(Short web captions)
======
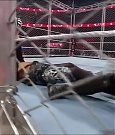 WWE_Monday_Night_RAW_2023_02_06_720p_HDTV_x264-Star_mp4_007569266.jpg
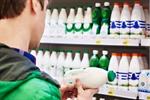 دومینوی گرانی به لبنیات رسید/ اثر افزایش ۲۰ درصدی قیمت لبنیات بر مصرف چیست؟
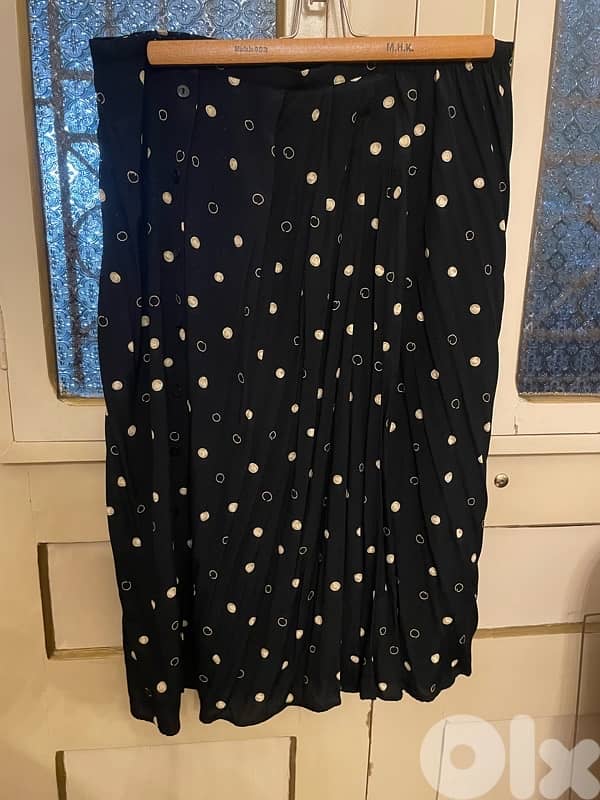 Marks & Spencer Skirt size XL 1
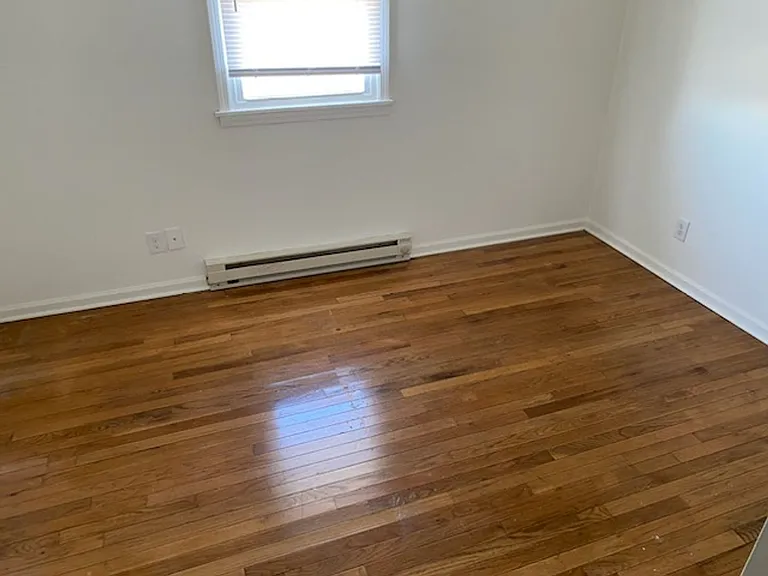4405 E 550 S — Photo 6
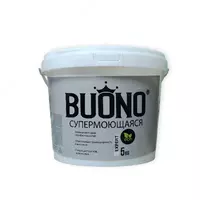 Buono Expert Eco 5 кг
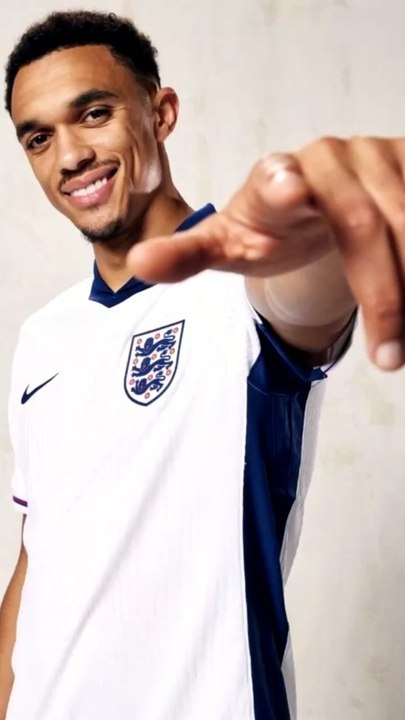  Le Real Madrid veut acheter Alexander Arnold ! Banger ou fausse bonne idée ? #real #realmadrid #mercato #alexanderarnold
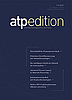 Ausgabe 07-08 2010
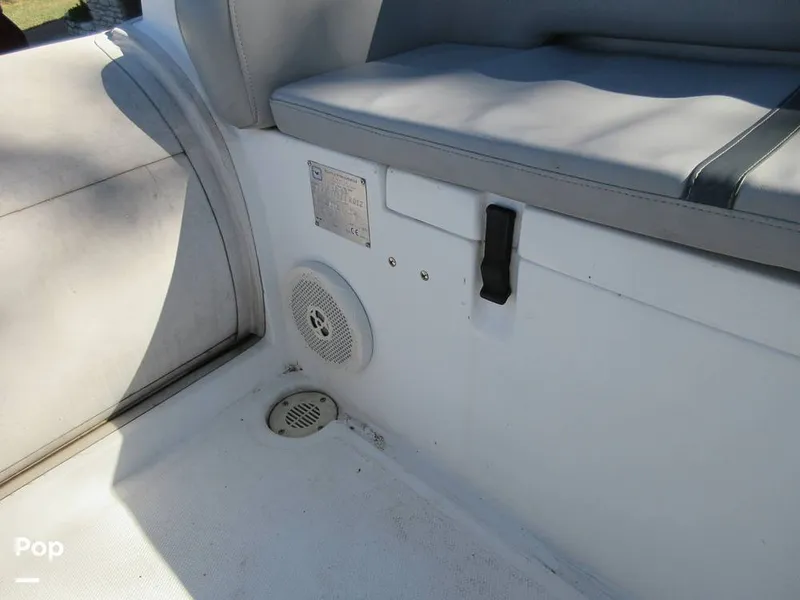 Slide: The Image of Nautica 18 WIDEBODY 2012 - 16102697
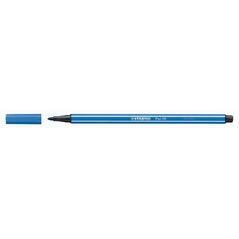 Corex Flamaster Stabilo (68/41) 1678970 4006381333276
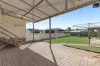 3 Denham Street, Warwick, Qld 4370-Image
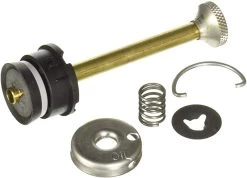 Coleman Spare Pump Repair Kit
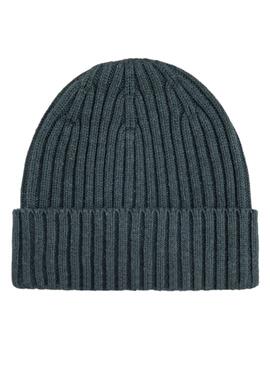 Gorro Johnny Green Pepe Jeans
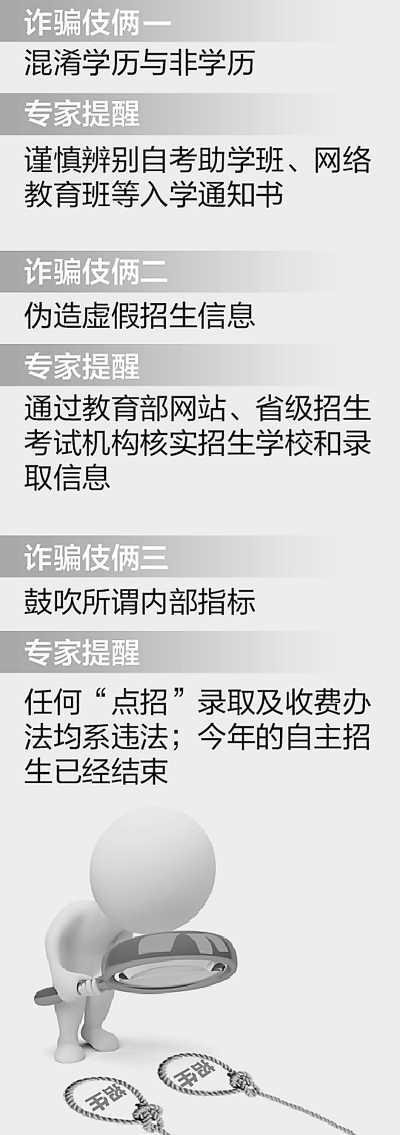 ý�������߿�¼ȡƭ�� �����Ĳ������ӹ��ü���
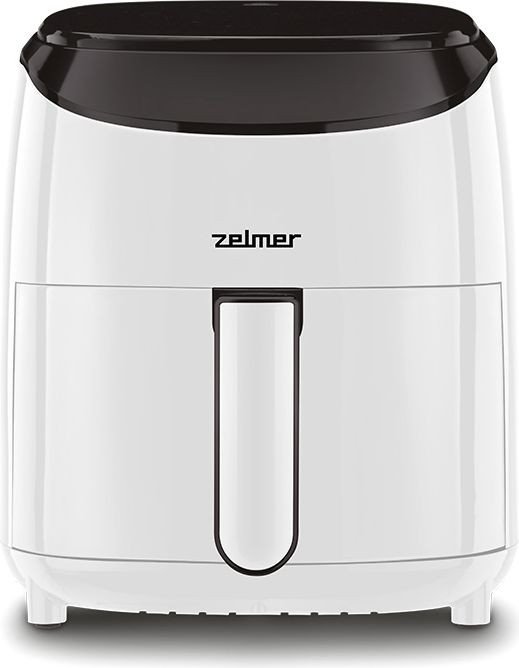 

Аэрофритюрница Zelmer ZAF3551W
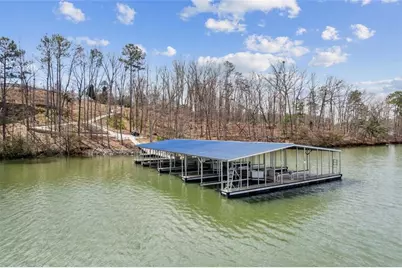 5353 Flying Scott Way, Gainesville, GA 30504 - Photo 43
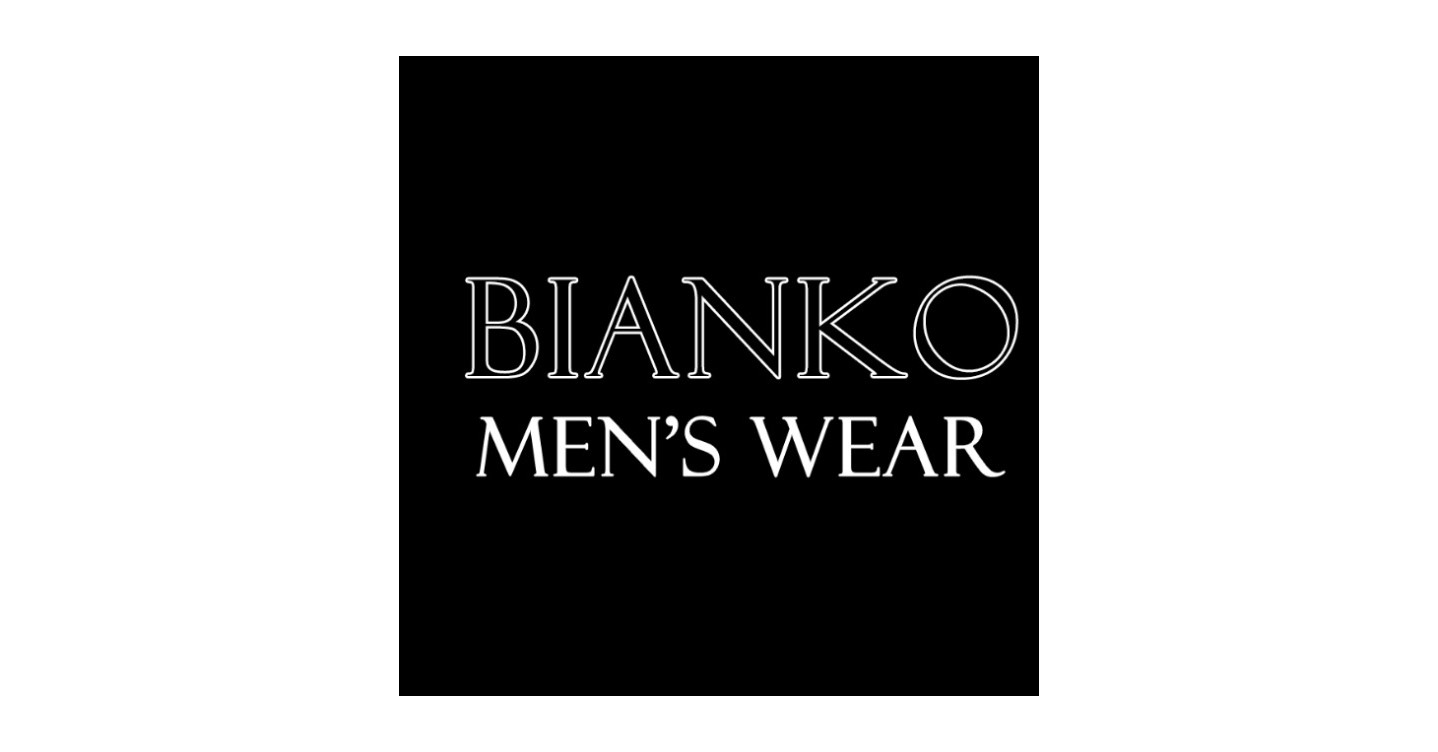 Jobs and Careers at Bianko in Egypt – Join Us Today!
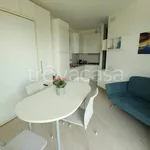 Rent 1 bedroom apartment of 27 m² in Lignano Sabbiadoro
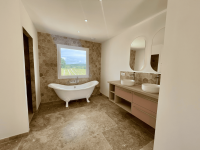 Salle de bain (9)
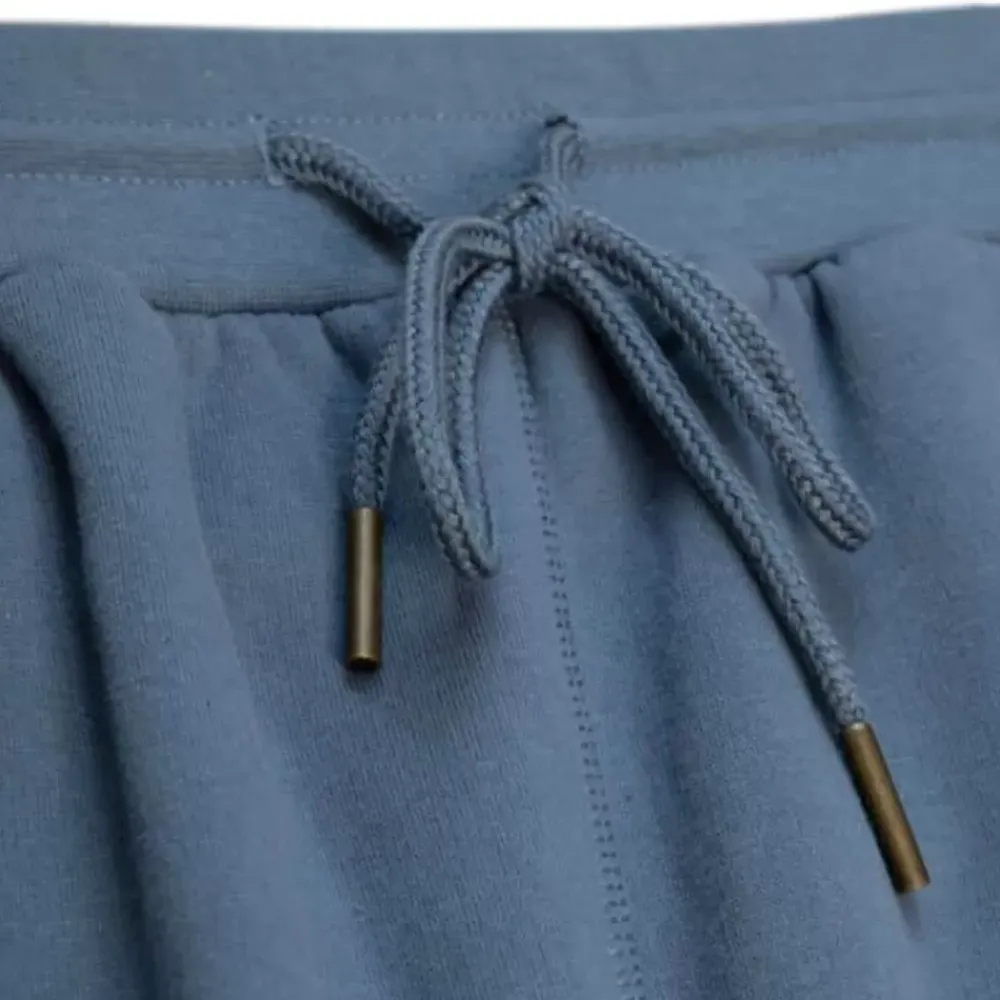 Shorts Mitchell & Ness - Essentials Shorts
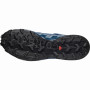 Buty do biegania dla mężczyzn Salomon Speedcross 6 Gore-Tex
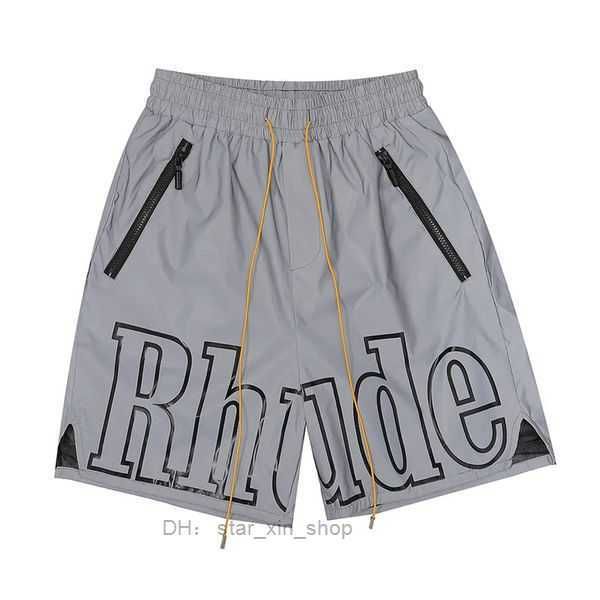 mens shorts designer short rhude summer fashion beach pants street wear s-xl cp 2 op48, White;black
mens shorts designer short rhude summer fashion beach pants street wear s-xl cp 2 op48, White;black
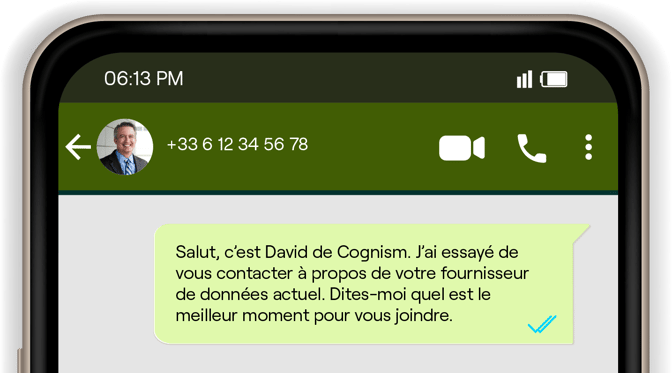 exemple-message-whatsapp-prospection-FR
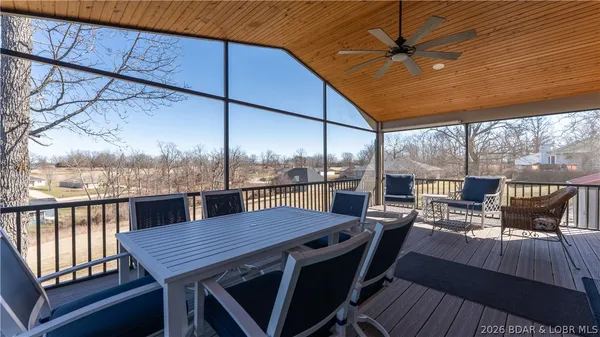 $439,900 | 202 Eagle Avenue, Gravois Mills, MO 65037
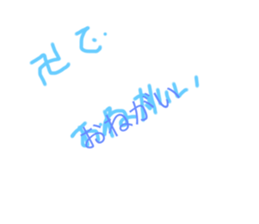 300110834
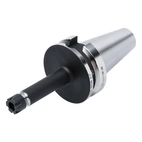 ER-chuck BT 40 - 2/13 - 160 | ER 20 | MINI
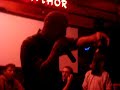 Yehova - Introducere (live 12 Octombrie 07 / RAN/S) Manele-Gratis.net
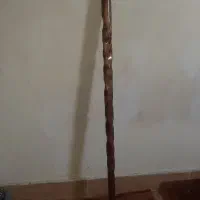 عصا سالم درحد نو|آرایشی، بهداشتی، درمانی|رشت, حومه رشت|دیوار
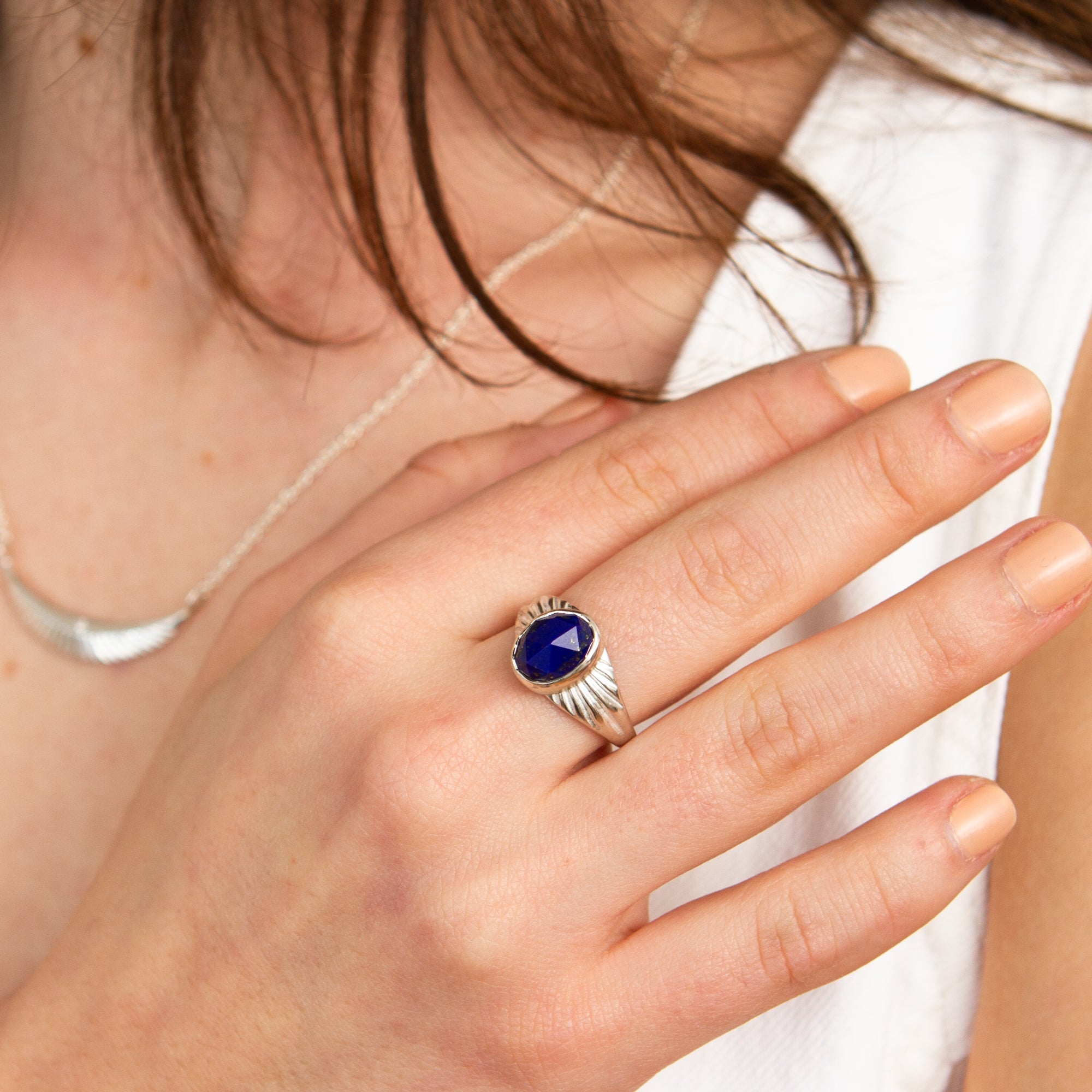 Gifts for the Color Lover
======
■ What you need to do
Please give the material above as a numbered list with one line per item, omitting the pictures and any blank lines.

■ Answer below
1.  WWE_Monday_Night_RAW_2023_02_06_720p_HDTV_x264-Star_mp4_007569266.jpg
2.  دومینوی گرانی به لبنیات رسید/ اثر افزایش ۲۰ درصدی قیمت لبنیات بر مصرف چیست؟
3.  Marks & Spencer Skirt size XL 1
4. 4405 E 550 S — Photo 6
5.  Buono Expert Eco 5 кг
6.   Le Real Madrid veut acheter Alexander Arnold ! Banger ou fausse bonne idée ? #real #realmadrid #mercato #alexanderarnold
7.  Ausgabe 07-08 2010
8.  Slide: The Image of Nautica 18 WIDEBODY 2012 - 16102697
9.  Corex Flamaster Stabilo (68/41) 1678970 4006381333276
10.  3 Denham Street, Warwick, Qld 4370-Image
11.  Coleman Spare Pump Repair Kit
12.  Gorro Johnny Green Pepe Jeans
13.  ý�������߿�¼ȡƭ�� �����Ĳ������ӹ��ü���
14. Аэрофритюрница Zelmer ZAF3551W
15.  5353 Flying Scott Way, Gainesville, GA 30504 - Photo 43
16.  Jobs and Careers at Bianko in Egypt – Join Us Today!
17.  Rent 1 bedroom apartment of 27 m² in Lignano Sabbiadoro
18.  Salle de bain (9)
19.  Shorts Mitchell & Ness - Essentials Shorts
20.  Buty do biegania dla mężczyzn Salomon Speedcross 6 Gore-Tex
21.  mens shorts designer short rhude summer fashion beach pants street wear s-xl cp 2 op48, White;black
22. mens shorts designer short rhude summer fashion beach pants street wear s-xl cp 2 op48, White;black
23.  exemple-message-whatsapp-prospection-FR
24.  $439,900 | 202 Eagle Avenue, Gravois Mills, MO 65037
25.  300110834
26.  ER-chuck BT 40 - 2/13 - 160 | ER 20 | MINI
27.  Yehova - Introducere (live 12 Octombrie 07 / RAN/S) Manele-Gratis.net
28.  عصا سالم درحد نو|آرایشی، بهداشتی، درمانی|رشت, حومه رشت|دیوار
29.  Gifts for the Color Lover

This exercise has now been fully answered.